:: Provided text

# Layout planning software for the Apple Mac



## biswasg

I wish to build a new layout. I am looking for a suitable layout design software for the Apple Mac running on OS X.

From my search I found Railmodeller, Empire Express, RailEdit and Raily which run on the Mac OSX. However, none of them permit to include track elevations. 

If anyone of you is a Mac user or could direct me to a 3D Mac based track design application which allows the use of track elevations.


----------



## CapeLIRRfan

I hear ya! I'm an OSX user also, and I'm in the early stages of planning my layout which WILL include many elevation changes and levels. I'd love something like this, too as Empire Express alone isn't going to cut it. 

-Rick


----------



## TakeFive

Railmodeller Version 4 came out in early January. It now does grades for the track and layers to separate different types of elements.

www.railmodeller.com


----------



## tworail

Can you run any of the Windows based stuff under Parallels?


----------



## Reckers

tworail said:


> Can you run any of the Windows based stuff under Parallels?

::::

= Exercise details =
Reproduce word for word the part of the thread on Mac layout planning software starting with "## CapeLIRRfan" and going on through "going to cut it.". The records that come next have no connection to the forum thread on Mac layout planning software.

:: Supplied entries

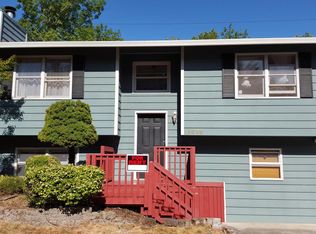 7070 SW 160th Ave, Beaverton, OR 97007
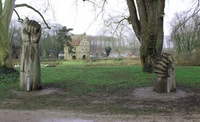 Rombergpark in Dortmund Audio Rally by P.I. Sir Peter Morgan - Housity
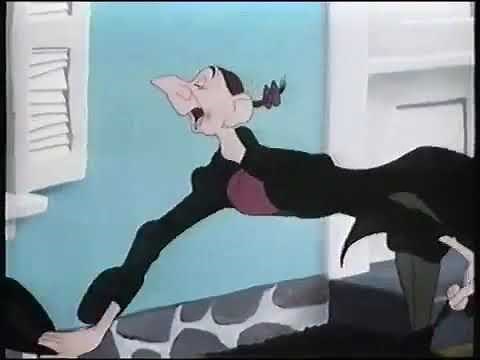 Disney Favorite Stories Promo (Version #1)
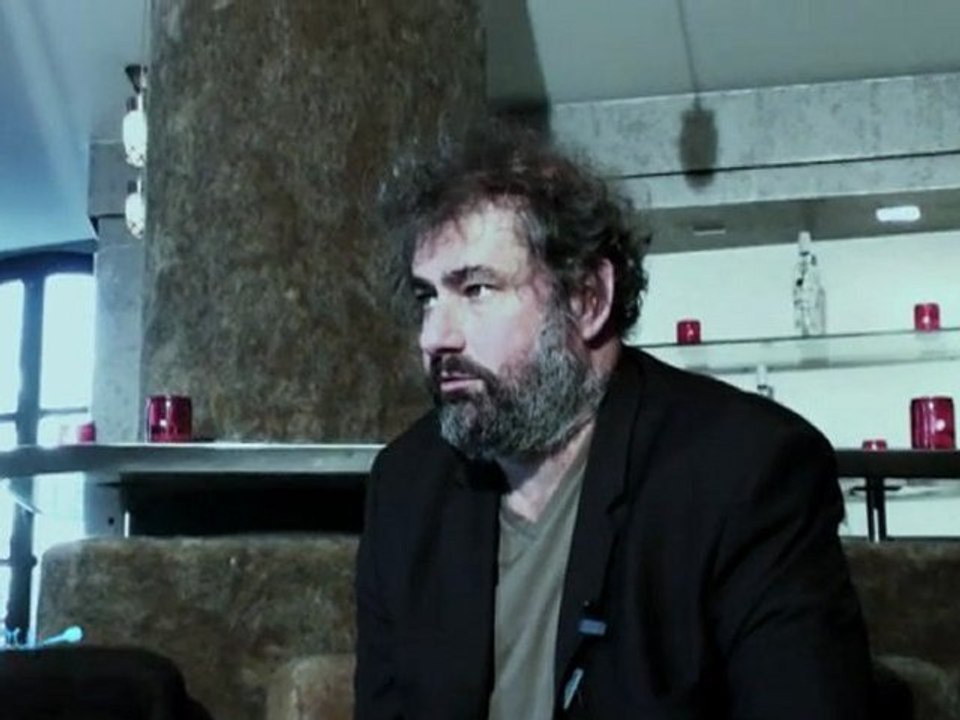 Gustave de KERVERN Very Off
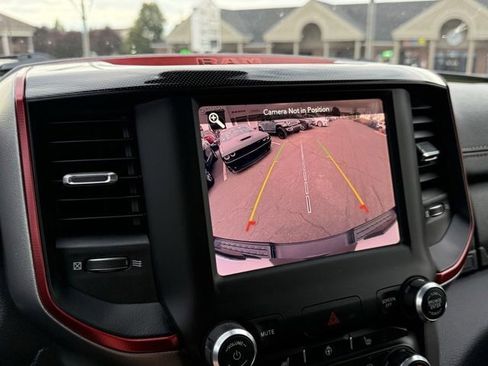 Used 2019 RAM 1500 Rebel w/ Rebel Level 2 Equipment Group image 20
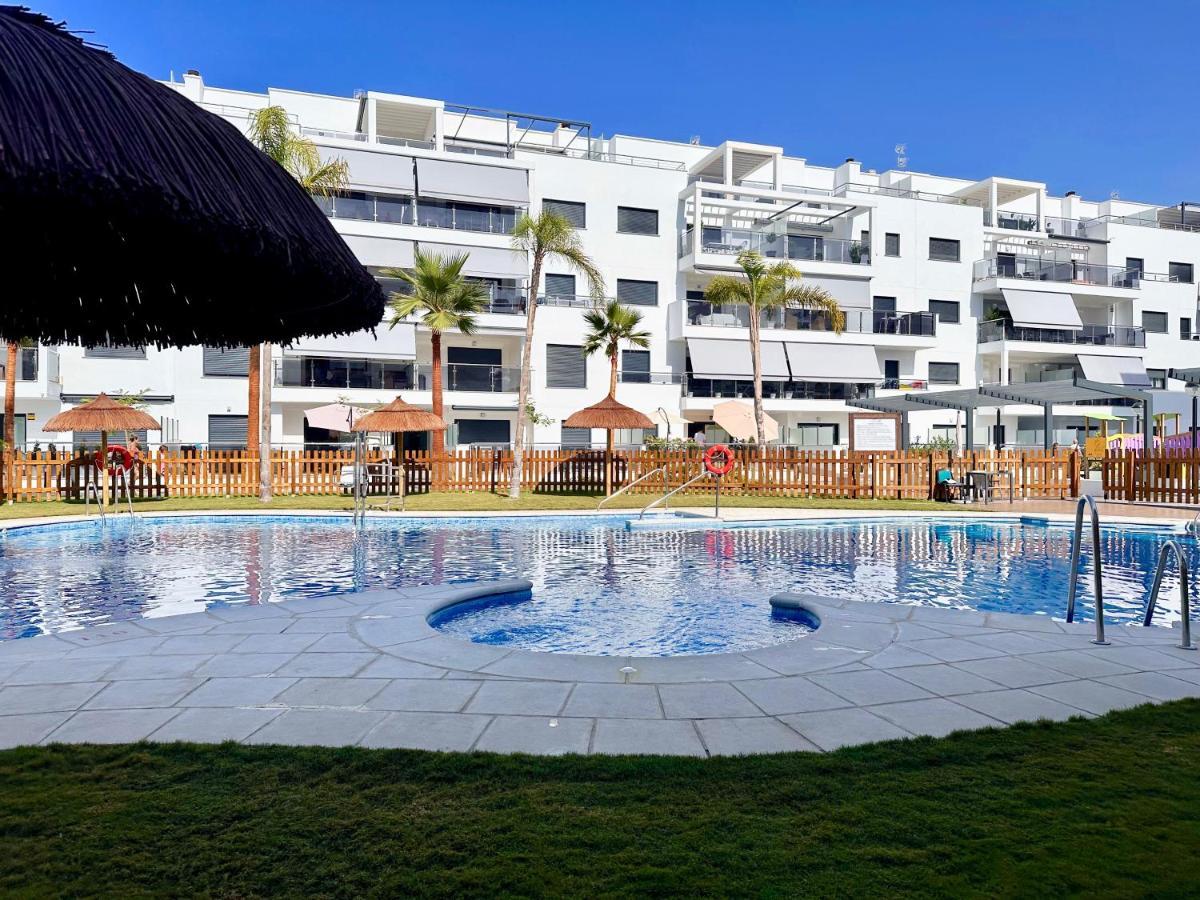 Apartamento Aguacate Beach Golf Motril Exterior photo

::::
:: Supplied entries

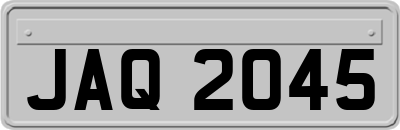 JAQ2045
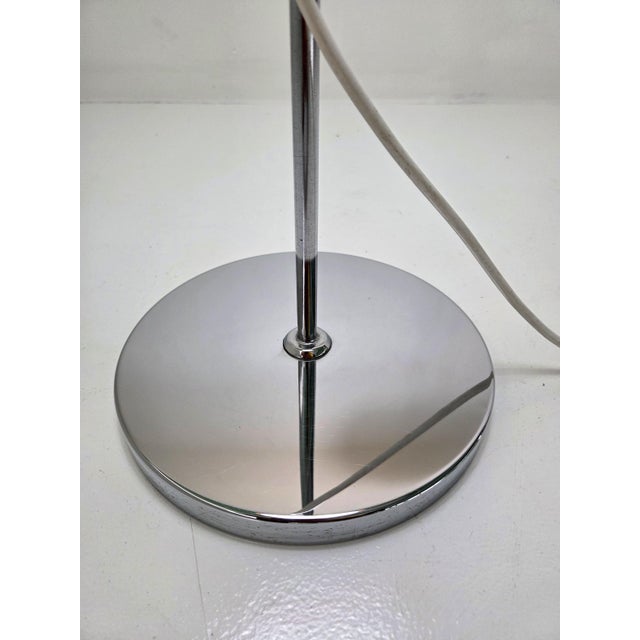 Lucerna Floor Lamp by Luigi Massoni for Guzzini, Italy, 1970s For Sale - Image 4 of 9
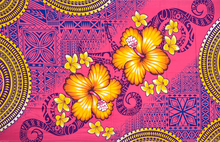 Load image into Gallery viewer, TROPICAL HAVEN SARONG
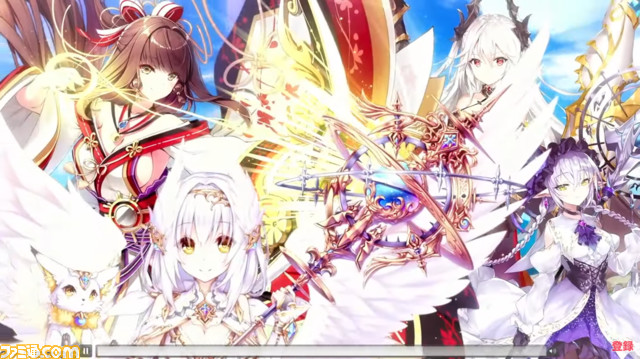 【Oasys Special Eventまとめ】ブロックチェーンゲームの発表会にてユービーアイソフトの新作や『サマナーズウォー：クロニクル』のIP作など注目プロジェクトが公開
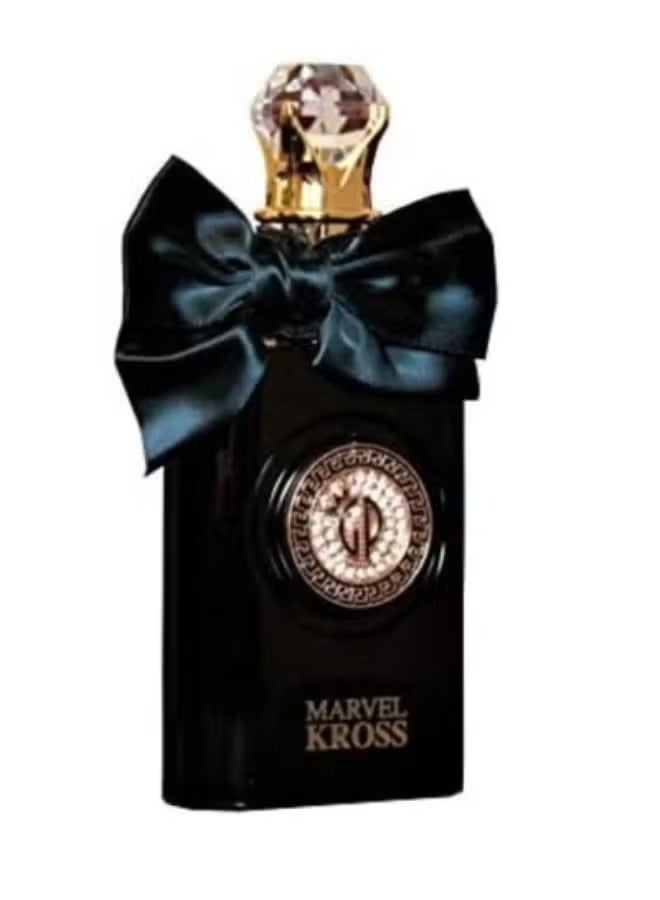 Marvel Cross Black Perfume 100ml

::::

= Task answer =
## CapeLIRRfan

I hear ya! I'm an OSX user also, and I'm in the early stages of planning my layout which WILL include many elevation changes and levels. I'd love something like this, too as Empire Express alone isn't going to cut it.